Godliman echó una mirada a su alrededor, pero advirtió que nadie los estaba escuchando, y no iba a ser él quien tuviera que decirle a Terry que las conversaciones imprudentes cuestan vidas humanas.

—En efecto —continuó éste—, mi trabajo consiste en que ellos no consigan la información que necesitan sobre nosotros.

El segundo plato, para ambos, era pastel de pollo. No había ternera en el menú. Godliman calló, pero Terry continuó hablando:

—Canaris es un tipo absurdo. Sabes quién es, ¿verdad? El almirante Wilhelm Canaris, el jefe del Abwehr. Le conocí antes de que se declarara esta guerra. A él le gusta Inglaterra. Yo diría que no le tiene ninguna simpatía a Hitler. De todos modos, es el encargado de montar un gran Servicio de Inteligencia en contra nuestra y como parte de los preparativos de invasión…, pero no es mucho lo que está haciendo. Ya detuvimos a su brazo derecho en Inglaterra. Lo hicimos al segundo día de haber estallado la guerra. Ahora se encuentra en la prisión de Wandsworth. Son unos espías que no sirven para nada. Unas cuantas viejas que paran en pensiones, fascistas locos, criminales de segunda categoría.

—Mira, muchacho, esto es demasiado —dijo Godliman, temblando levemente con una mezcla de enojo e incomprensión—. ¡Todo lo que estás diciendo es secreto y no quiero saberlo!
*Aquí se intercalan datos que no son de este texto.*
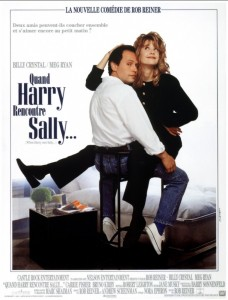"Affiche du film ""Quand Harry rencontre Sally"""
—¿Quieres algo más? —prosiguió Terry sin inmutarse—. Yo voy a pedir un helado de chocolate.

Godliman se puso en pie.

—No, no tengo ganas. Voy a seguir con mi trabajo, si no te importa.

—El mundo puede pasarse un rato más sin tu estudio sobre los Plantagenet —dijo Terry, mirándole sin alterarse—. Percy, ¿no te has dado cuenta de que estamos en guerra? Quiero que tú colabores conmigo.

Godliman se quedó mirándole durante un largo rato. —¿Qué diablos podría hacer yo?

Terry sonrió con expresión astuta.

—Descubrir espías.

Pese al buen tiempo, Godliman se sintió deprimido durante el trayecto de regreso a la Universidad. No cabía duda que aceptaría la propuesta de Terry, pues si era demasiado viejo para luchar, no lo era en cambio para colaborar.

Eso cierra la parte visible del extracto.